THE STASI COUNT. The visit of the vice-Chancellor to AVAS has another controversial person behind: Martin Shlaf. Austrian Shlaf is an associate of Todor Batkov in the Bulgarian mobile telephony company MobilTel. Mikhail Chernoy, the same Russian magnate who was banished from Bulgaria, used to own MobilTel. Moreover, Chernoy was also denied from the USA, as he is considered one of the leaders of the organized crime in Kremlin.

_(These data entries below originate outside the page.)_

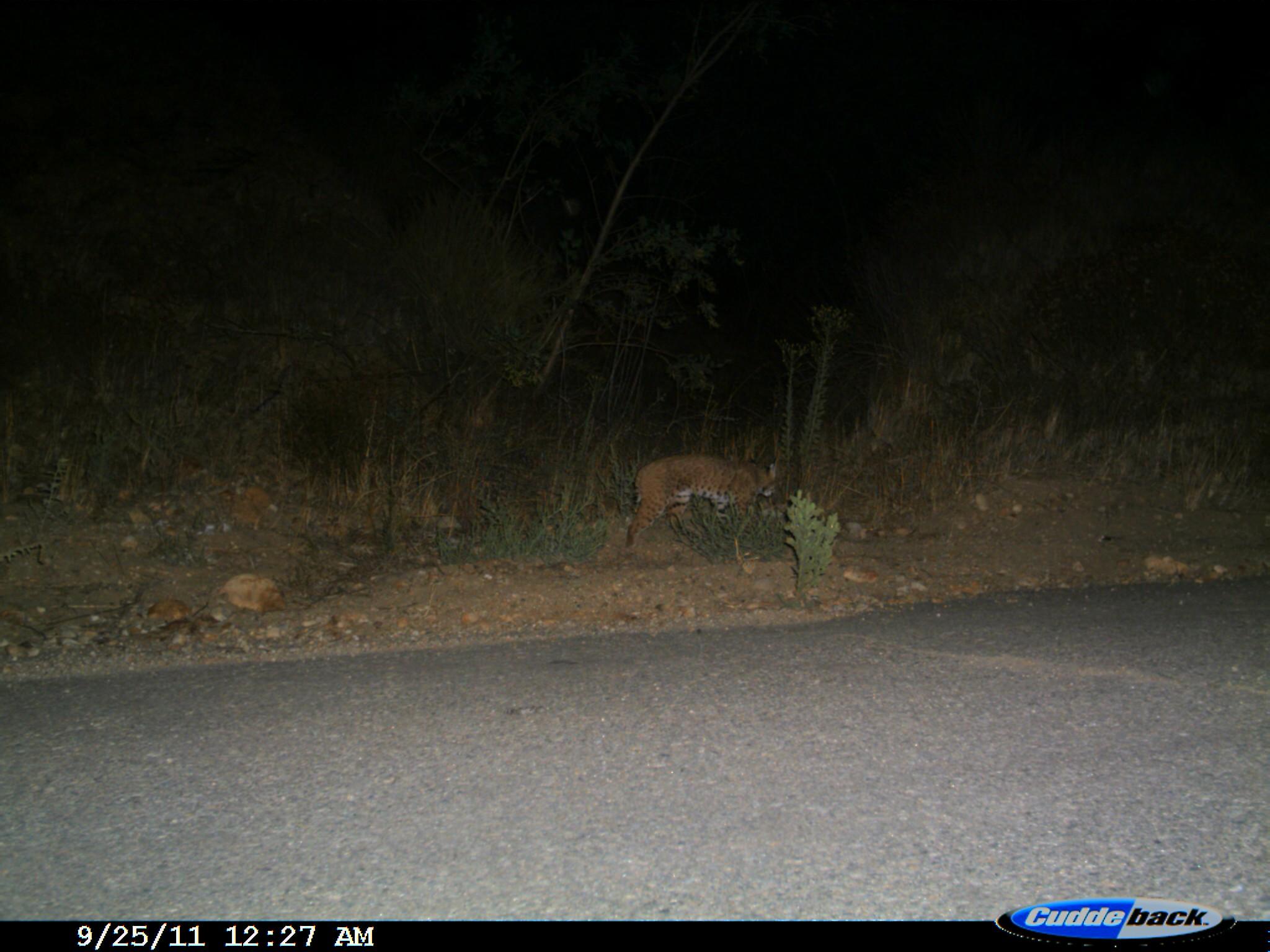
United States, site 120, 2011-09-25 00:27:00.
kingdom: Animalia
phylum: Chordata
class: Mammalia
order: Carnivora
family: Felidae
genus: Lynx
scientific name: Lynx rufus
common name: bobcat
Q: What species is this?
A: Bobcat (Lynx rufus).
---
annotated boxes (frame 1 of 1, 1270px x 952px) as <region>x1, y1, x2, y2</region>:
bobcat: <region>614, 443, 795, 561</region>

THE TACTICS. Martin Shlaf is well known for the doubtful deal in which he gets involved. He used the Austrian vice-Chancellor Gorbach in the past as well. According to an article in the Wall Street Journal in August 2006, Shlaf used Gorbach to mediate the purchase of a mobile telephony company in Serbia, Mobi 63. Boljub Karic, a person close to the former Yugoslavian President, Milosevic, and a fugitive wanted by the Interpol, bought the company. Karic is wanted by the Serbian authorities for tax evasion. During the negotiations with the Serbian Government, Shlaf and Gorbach used the fact that this country was starting the procedures for the adherence to the E.U. WSJ says the same tactics have been used in the case of the Bulgarian transaction as well. WSJ adds that there were several Austrian Parliament members who protested against using Gorbach as a puppet by Shlaf. Peter Pilz, Austrian green member of the Parliament, has asked recently for an investigation to say whether Shlaf received undue support from the Austrian Government in the Mobi 63 deal. Shlaf won himself a fortune in the ‘80s, when he illegally delivered computers produced in the Western Europe to STASI. According to WSJ, Shlaf had a STASI code name, "The Count".